The Problem
Our commitment to heterodoxy within the academy has taken shape as a response to the rise of orthodoxy within scholarly culture — when people fear shame, ostracism, or any other form of social or professional retaliation for questioning or challenging a commonly held idea. We believe that the best way to prevent orthodoxy from taking root within the academy is by fostering three key principles: open inquiry, viewpoint diversity, and constructive disagreement.
The Solution
We see the university as a place of collaborative truth seeking, where diverse scholars and students approach problems and questions from different points of view in pursuit of knowledge, discovery, growth, innovation, and the exposure of falsehoods. Heterodox’s mission is to protect and promote these values in the academy and beyond.
Rigorous, open, and responsible engagement across lines of difference is essential to separate good ideas from bad, and to make good ideas better. Scholars and students must develop the habits of heart (e.g., empathy, perspective taking) and mind (e.g., humility, curiosity) necessary to evaluate claims, sources, and evidence; and to reason carefully — and compassionately — about the world.
Open Inquiry
Open Inquiry is the ability to ask questions and share ideas without risk of censure. In an environment that is insufficiently open, facts can be corrupted or suppressed for the benefit of special interests. Important innovations can be set back or outright snuffed out. Avoidable problems can fester and spread. Personal and intellectual growth can be stunted.
We see the following threats to Open Inquiry within the academy today:
- Across the political spectrum, we see protest and backlash against scholars that threaten a preferred narrative.
- Expanding bureaucracies at many colleges and universities subject ever more of campus life to administrative oversight — and encourage people to resolve disputes through reporting, investigations, and academic reprisals rather than good-faith debate and discussion.
- Concerns about placating donors, ensuring high enrollments or positive course evaluations can distort research and pedagogy — especially for the growing numbers of contingent faculty whose careers and livelihoods can be threatened by a single upset student, donor or colleague. Contingent faculty are statistically more likely to be women, people of color, and other equity seeking groups whose numbers are underrepresented in tenure track positions.
- Many fear losing the esteem of, or being ostracized by, one’s peers for saying the “wrong” thing. Even in the absence of formal sanctions, social and professional isolation can make academic life difficult — and many prefer to self-censor rather than risk it. This is a significant concern among students, faculty, and administrators: our 2019 Campus Expression Survey found that roughly half of students, regardless of their political ideology, agreed that the climate on their campus prevents people from saying things because others may find them offensive.
Viewpoint Diversity
Viewpoint diversity exists when members of a group or community approach problems or questions from a range of perspectives. When a community is marked by intellectual humility, empathy, trust, and curiosity, viewpoint diversity gives rise to engaged and respectful debate, constructive disagreement, and shared progress towards truth.
Institutions of higher learning face several interrelated deficits in viewpoint diversity, including racial, socioeconomic, geographical, religious, political, and gender. When environments lack sufficient viewpoint diversity, assumptions can go unchallenged, promising ideas and methods can go underexplored, and it can be difficult to effectively understand or engage with others who have different backgrounds.
- When institutions of higher learning are not representative of the broader societies in which they are embedded, scholars may struggle to communicate the value and relevance of their work to people outside of the academy in an accessible and compelling way.
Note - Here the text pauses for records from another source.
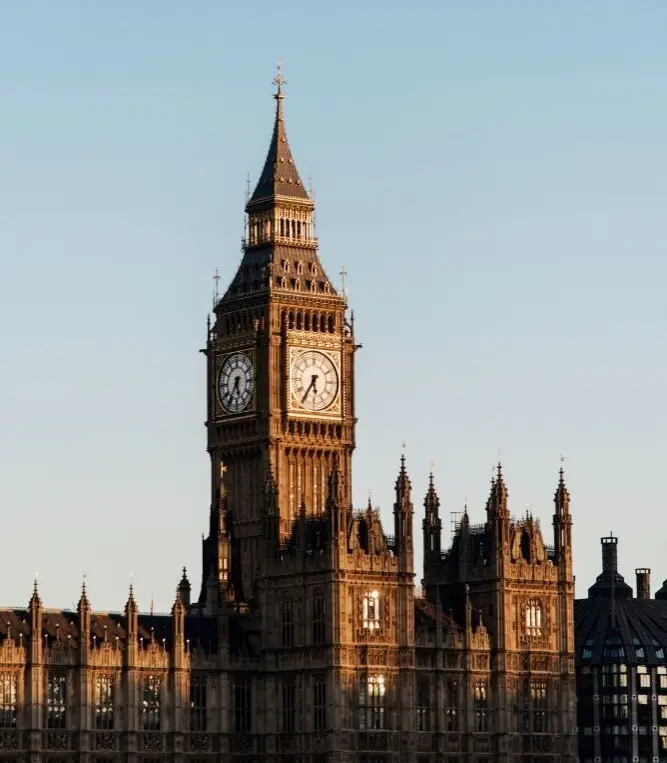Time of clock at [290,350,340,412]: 5:35
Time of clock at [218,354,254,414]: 5:35
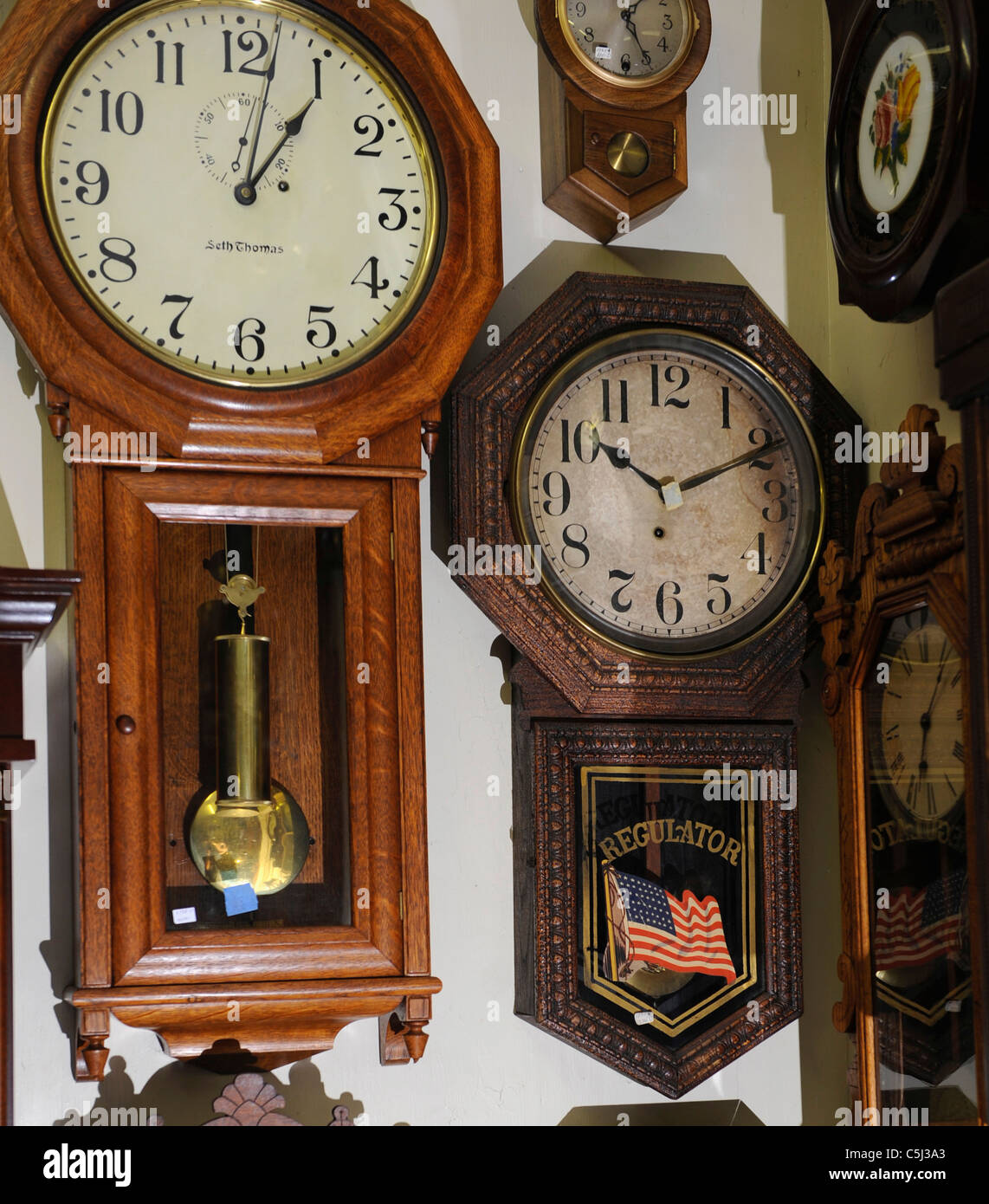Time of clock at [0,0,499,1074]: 1:02
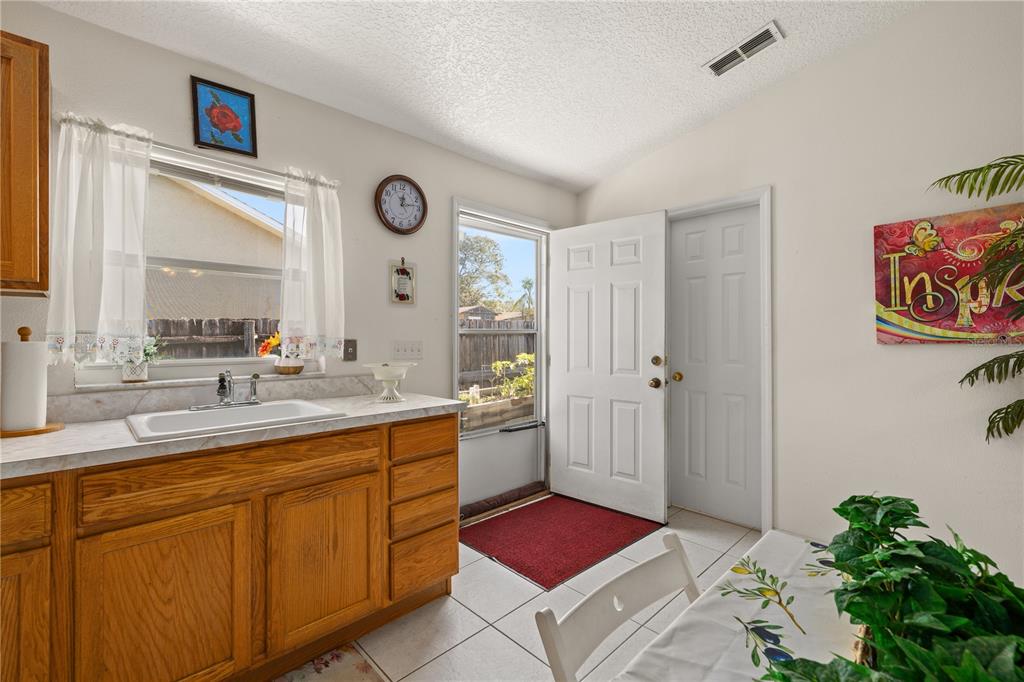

- Well-intentioned social programs can fail in their stated aims — or even cause harm — when the people designing social policies are disconnected from the populations their interventions are intended to serve.
- Young people from underrepresented groups may come to feel as though they don’t belong in the academy, and decline to apply to college, drop out midway through, or self-select out of academic paths once they graduate.
Constructive Disagreement
Constructive Disagreement occurs when people who don’t see eye-to-eye are committed to exploring an issue together, acknowledging their own fallibility and the limits of their knowledge — and open to learning something from others who see things differently than they do. Learning from our differences, and modeling how to engage despite them, is the foundation of healthy academic practice, and indeed of democratic society itself.
Colleges and universities face a number of challenges in fostering constructive disagreement:
- Many students, faculty, and staff lack sufficient training in how to constructively engage across difference — especially as it relates to fundamental ideological commitments.
- Constructive disagreement is a skill that must be refined through real-world engagement, but due to the aforementioned deficits within institutions today, many students lack opportunities to meaningfully and charitably engage with underrepresented perspectives.
- Many professors who are concerned about this problem don’t know where or how to begin introducing missing perspectives, as they often do not have a solid foundation in them either.
- Many academic contexts, from class discussions to academic research, incentivize competition in a way that can be counterproductive to learning and growth. It often seems easier to build a reputation by attacking others than by seeking opportunities for mutual growth and collaborative discovery among people who seem to be on opposing sides of an issue.
- The political culture in the United States is highly polarized and increasingly toxic. In such an environment, differences of opinions are often attributed to moral or intellectual defects, with people easily branded as sellouts or traitors for engaging across the aisle.